Carry on the local history society newsletter below from the point where it stops.

| Provided text |
◆ ◆ ◆
Tuesday 9th October 2018 at 8pm: Gabriel Moshenska Unrolling Egyptian mummies in Victorian London
Tuesday 13th November 2018: TO BE CONFIRMED All Lectures are held at Stephens House & Gardens (Avenue House), 17 East End Road, Finchley, N3 3QE, and start promptly at 8.00 pm, with coffee & tea served afterwards. Non-members welcome (£2.00). Buses 13, 125, 143, 326 & 460 pass nearby and Finchley Central Station (Northern line) is a 5-10-minute walk away.
Newsletter editors required. We are in urgent need of additional newsletter editors for the HADAS monthly newsletter. Just once a year, each Editor puts together one Newsletter, using information and reports sent to them mainly by email and preparing the newsletter to a general format/style guide. The assembled newsletter is then sent to the newsletter co-ordinator (a member of HADAS committee, currently Sue Willetts). If you are just thinking about volunteering and want to know more, please e-mail or phone firstname.lastname@example.org or 0208 440 4350
2018 Long Trip Jim Nelhams
We are pleased to announce that our long trip next year will be based at the Best Western Brome Grange Hotel (www.bromegrangehotel.co.uk) from Monday 17th to Friday 21st September 2018. The cost is expected to be around the same as this year with deposits due at the end of February and the balance in July.
The Hotel is at Brome, just south of Diss, and close to the border between Suffolk and Norfolk. The hotel is slightly smaller than some we have used, so if necessary, we will run a waiting list. To register your interest, please contact Jim or Jo Nelhams by email or phone as soon as you can, so that we have an indication of the number of rooms required.
Contact information is shown at the end of this newsletter.
Search for the Battle of Barnet Chantry Chapel Bill Bass
As members may be aware there has been a wide ranging archaeological survey and small-scale test-pitting excavation over the last couple of years to test the theory that the Battle of Barnet took place further north than the accepted area of Hadley Green. The survey is being undertaken by Glenn Foard of Huddersfield University and Sam Wilson of Cotswold Archaeology with Barnet Museum organisation and volunteers. Part of that search is to try and locate the Chantry Chapel said to have been built after the conflict possibly over or near burial pits containing the dead.
◆ ◆ ◆
| Supplied material |

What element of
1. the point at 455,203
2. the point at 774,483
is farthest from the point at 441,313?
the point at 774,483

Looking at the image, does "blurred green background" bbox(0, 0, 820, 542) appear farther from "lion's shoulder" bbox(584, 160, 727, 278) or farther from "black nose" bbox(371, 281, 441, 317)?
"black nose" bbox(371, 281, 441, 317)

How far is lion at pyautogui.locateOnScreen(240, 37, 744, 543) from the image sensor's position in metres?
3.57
◆ ◆ ◆
| Answer to the task |
There have been many theories where the chapel may have been but Brian Warren, a local historian, has conducted extensive research on the matter and believes he may have identified the area of the chapel based on various maps and documents and evidence in the Manor of South Mimms records. The moated area known as ‘Hermitage Cottage’ is a likely candidate which lies in the vicinity of Wrotham Park north of Hadley.
The 2017 campaign included a further metal-detecting survey and a range of test-pits over the possible site of the chapel. This area has been previously surveyed with geophysics, but this had been inconclusive. The land had also been built over by subsequent owners, perhaps masking earlier archaeology. On this occasion HADAS were involved by supplying volunteers from our Fieldwork Team together with digging tools. Volunteers from Barnet Museum were also involved, all overseen by battlefield specialist Sam Wilson.
A total of 16 1x1m test-pits were dug within the moated area. Most of the finds were post-medieval brick and tile demolition rubble. A substantial brick built ‘culvert’ was seen at the bottom of one trench and nearby the cut/edge of a large ditch feature was excavated, possibly something to do with the culvert, or something else. Mixed in with all of this was some pot, animal bone, some glass and so forth, mostly dating to 1700-1800 period? Many of the trenches were dug down to the sandy natural – which had a large amount of decayed root material; a bit confusing at times.
Other finds included a dressed stone block found near the existing moat arm, some dressed flint and small amounts of lead (to hold stained glass), a possible decorated strap-end/book clasp (?) and some buckles, coins, lead-weights and other metal finds found by a metal-detectorist. The date of this material needs investigating.
So, unfortunately, as yet no real sign of the chapel foundation and not much late medieval material (so far), but the finds will undergo cleaning and processing which may reveal further evidence. Also, we have only looked at a smallish area of a large site in and out of the moated area. Hopefully the project will continue next year to find the elusive Battle of Barnet Chantry Chapel.
Reappraisal of The Battle of Barnet 1471 by Brian Warren.
Geoffrey de Mandeville and London’s Camelot by Jennie Lee Cobham.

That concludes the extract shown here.